» **Exercise details**: Rewrite the stretch of the book-review blog post from "Den Mörka Ängeln" through "of detective novel...", changing "saturation" to "exhaustion".

Tuesday, July 31, 2012

Den Mörka Ängeln - Mari Jungstedt

Either I have just reached saturation in the detective-novel area, at least of this overly-classic, every-inch-in-the-mold type of detective novel...

... Or, conceivably, this could just be a distinctly despicably defective detective novel.

Time will tell.

Sunday, July 29, 2012

Menedarna - Kerstin Ekman

Joe Hill, a.k.a Joseph Hillström (initially Joel Hägglund), was a Swedish 'wobbly' (labor activist of the 'I Won't Work' movement) in early 20th century America. His protest songs kept him alive well after he was sentenced to death for a double murder he most likely did not commit.

It's his arrival to the Salt Lake City prison that sets off Ekman's biography, and his execution that brings the narrative to a close.
Rather daringly, Ekman has chosen as her narrator a friend of Hill's, with limited access to Hill and to most of the action. 

Another of her early novels, this does not have the same verve and import as her later works, but then it's only 200 pages long, so thumbs up anyway.

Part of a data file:
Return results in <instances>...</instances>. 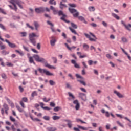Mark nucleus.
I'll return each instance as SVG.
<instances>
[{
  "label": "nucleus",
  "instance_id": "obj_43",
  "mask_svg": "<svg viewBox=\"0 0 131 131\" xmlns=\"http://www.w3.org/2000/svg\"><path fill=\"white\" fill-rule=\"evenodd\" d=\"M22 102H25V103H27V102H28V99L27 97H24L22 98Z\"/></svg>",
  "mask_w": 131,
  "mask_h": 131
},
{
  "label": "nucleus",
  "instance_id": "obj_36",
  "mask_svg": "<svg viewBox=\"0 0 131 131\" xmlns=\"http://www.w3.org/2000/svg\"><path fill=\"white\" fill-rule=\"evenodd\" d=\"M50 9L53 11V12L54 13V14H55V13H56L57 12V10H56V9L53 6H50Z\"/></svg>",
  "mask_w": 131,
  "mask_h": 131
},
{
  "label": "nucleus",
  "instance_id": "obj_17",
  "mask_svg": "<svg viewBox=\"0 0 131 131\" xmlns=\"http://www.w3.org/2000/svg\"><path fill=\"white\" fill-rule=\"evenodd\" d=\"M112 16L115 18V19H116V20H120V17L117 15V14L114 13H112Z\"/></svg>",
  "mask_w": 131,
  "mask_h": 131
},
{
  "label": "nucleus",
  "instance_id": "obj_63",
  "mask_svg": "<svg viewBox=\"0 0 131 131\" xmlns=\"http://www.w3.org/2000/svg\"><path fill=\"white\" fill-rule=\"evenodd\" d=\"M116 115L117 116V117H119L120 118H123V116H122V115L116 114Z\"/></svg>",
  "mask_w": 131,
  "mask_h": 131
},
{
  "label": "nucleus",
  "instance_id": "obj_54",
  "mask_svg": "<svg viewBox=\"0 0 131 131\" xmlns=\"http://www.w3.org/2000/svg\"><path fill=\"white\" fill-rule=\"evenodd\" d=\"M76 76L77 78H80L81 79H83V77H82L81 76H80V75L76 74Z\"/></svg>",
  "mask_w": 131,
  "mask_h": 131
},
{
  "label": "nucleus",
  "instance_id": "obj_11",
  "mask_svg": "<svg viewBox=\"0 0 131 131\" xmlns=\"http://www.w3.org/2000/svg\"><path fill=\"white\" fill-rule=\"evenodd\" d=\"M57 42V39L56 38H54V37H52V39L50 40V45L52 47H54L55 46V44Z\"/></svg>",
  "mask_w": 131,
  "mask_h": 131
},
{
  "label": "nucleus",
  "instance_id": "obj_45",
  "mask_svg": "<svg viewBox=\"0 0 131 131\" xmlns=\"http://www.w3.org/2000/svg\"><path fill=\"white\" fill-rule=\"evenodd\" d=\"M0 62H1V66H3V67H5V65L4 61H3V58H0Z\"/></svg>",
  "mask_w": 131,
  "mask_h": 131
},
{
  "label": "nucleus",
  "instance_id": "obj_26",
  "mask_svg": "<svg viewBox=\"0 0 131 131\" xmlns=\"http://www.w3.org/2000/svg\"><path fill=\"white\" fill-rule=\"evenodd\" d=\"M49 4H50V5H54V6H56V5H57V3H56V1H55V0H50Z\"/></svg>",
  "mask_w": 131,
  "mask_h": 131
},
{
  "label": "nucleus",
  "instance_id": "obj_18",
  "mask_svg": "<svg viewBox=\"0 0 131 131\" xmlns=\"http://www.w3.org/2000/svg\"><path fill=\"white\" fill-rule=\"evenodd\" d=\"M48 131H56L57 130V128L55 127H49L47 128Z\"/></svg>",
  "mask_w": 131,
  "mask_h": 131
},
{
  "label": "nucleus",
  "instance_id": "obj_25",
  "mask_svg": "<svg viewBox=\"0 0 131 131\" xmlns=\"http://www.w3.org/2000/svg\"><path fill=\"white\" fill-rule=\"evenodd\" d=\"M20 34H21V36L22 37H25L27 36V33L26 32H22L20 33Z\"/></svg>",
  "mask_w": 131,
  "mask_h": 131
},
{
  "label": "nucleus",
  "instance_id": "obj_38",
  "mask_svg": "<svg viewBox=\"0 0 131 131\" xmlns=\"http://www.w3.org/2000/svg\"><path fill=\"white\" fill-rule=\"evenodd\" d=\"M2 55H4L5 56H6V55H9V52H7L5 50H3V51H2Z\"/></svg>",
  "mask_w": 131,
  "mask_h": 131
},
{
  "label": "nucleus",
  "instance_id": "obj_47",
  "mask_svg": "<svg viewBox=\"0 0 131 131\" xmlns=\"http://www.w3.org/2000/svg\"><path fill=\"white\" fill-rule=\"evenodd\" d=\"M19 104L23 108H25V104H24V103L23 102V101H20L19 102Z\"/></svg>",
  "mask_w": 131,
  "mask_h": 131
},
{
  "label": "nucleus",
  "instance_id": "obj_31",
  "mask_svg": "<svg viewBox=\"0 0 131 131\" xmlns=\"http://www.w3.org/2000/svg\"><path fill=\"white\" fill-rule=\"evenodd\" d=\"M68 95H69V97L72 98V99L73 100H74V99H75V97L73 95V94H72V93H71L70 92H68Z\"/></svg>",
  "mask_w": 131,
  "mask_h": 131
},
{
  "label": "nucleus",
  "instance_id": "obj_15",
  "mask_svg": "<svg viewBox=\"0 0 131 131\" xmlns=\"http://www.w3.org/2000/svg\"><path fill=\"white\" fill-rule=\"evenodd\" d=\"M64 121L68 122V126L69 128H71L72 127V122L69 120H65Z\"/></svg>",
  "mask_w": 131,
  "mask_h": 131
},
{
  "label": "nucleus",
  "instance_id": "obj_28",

» **Written response**:
Den Mörka Ängeln - Mari Jungstedt

Either I have just reached exhaustion in the detective-novel area, at least of this overly-classic, every-inch-in-the-mold type of detective novel...